課題 1: 記事で、資料2の説明をしたのはどの部署の誰ですか。
課題 2: 記事の中で、今回の調査が比べることになっている世帯や人の区分を、すべて挙げてください。
課題 3: 記事から、「今回の調査では、一般国民、一」を含む言葉で始まり「いのではないかと思いました。」で終わる部分を、一字も変えずに返してください。

記事:
==*==

生活保護世帯に関するアンケートについて御説明いただき、ありがとうございました。その上で、1点質問させていただきます。
今回の調査では、一般国民、一般低所得世帯、生活保護世帯の三つを比較することになっていると思います。例えば昭和58年の家計調査の例では、標準世帯である勤労者4人世帯の消費実態が示されています。しかし実際には、一般国民、低所得世帯、生活保護世帯では家族構成が異なっているはずです。
その点について、具体的な計算を求めるということではなく、世帯構成に違いがあることをある程度明示しておいた方がよいのではないかと考えます。先ほどのウエイトの話や消費の違いにも関連しますが、世帯構成の違いを表などで丁寧に示していただければ、誤解が生じにくいのではないかと思いました。
以上です。
○岩村委員長 ありがとうございます。
事務局のほうで、今の御要望にどう応えるかは検討いただければと思います。ありがとうございます。
ほかにこの資料についての御意見、御質問等ございますでしょうか。
よろしければ、1番目の資料1についての質疑はこのくらいにさせていただきたいと思います。
お手元の議事次第の2番目「平成25年生活扶助基準改定に関する最高裁判決を踏まえた検討について」に移らせていただきたいと思います。
これについても事務局のほうで資料を用意いただいていますので、まずその説明をいただきたいと思います。よろしくお願いいたします。
○千田社会・援護局保護課長補佐 社会・援護局保護課の千田と申します。
私のほうから、資料2「平成25年生活扶助基準改定に関する最高裁判決を踏まえた対応について」を説明させていただきます。よろしくお願いいたします。
まず1ページを御覧ください。
1ページにつきましては、前回、第2回専門委員会資料でお示しをさせていただきました論点の再掲でございます。
2ページ以降につきましては、第2回専門委員会において委員の先生方から御指摘をいただきました内容について整理を行った資料となってございます。
再掲となりました前のページの論点に沿って、第2回専門委員会の議論において御指摘いただいた事項の概要について、事務局として整理を行ったものでございますが、この内容について修正あるいは補足すべき点、その他議論すべき論点等ございましたら、本日この場で御指摘をいただきますようにお願い申し上げます。
まず1つ目の論点でございます。今回の最高裁判決の趣旨をどのように受け止めるかに関していただいた御意見の概要でございます。以下、読み上げをさせていただきます。

==*==

記録データ:
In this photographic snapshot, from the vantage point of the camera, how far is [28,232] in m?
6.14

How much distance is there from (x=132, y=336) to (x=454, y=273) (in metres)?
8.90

==*==

解答 1: 社会・援護局保護課の千田(課長補佐)です。

解答 2: 一般国民、一般低所得世帯、生活保護世帯

解答 3:
今回の調査では、一般国民、一般低所得世帯、生活保護世帯の三つを比較することになっていると思います。例えば昭和58年の家計調査の例では、標準世帯である勤労者4人世帯の消費実態が示されています。しかし実際には、一般国民、低所得世帯、生活保護世帯では家族構成が異なっているはずです。
その点について、具体的な計算を求めるということではなく、世帯構成に違いがあることをある程度明示しておいた方がよいのではないかと考えます。先ほどのウエイトの話や消費の違いにも関連しますが、世帯構成の違いを表などで丁寧に示していただければ、誤解が生じにくいのではないかと思いました。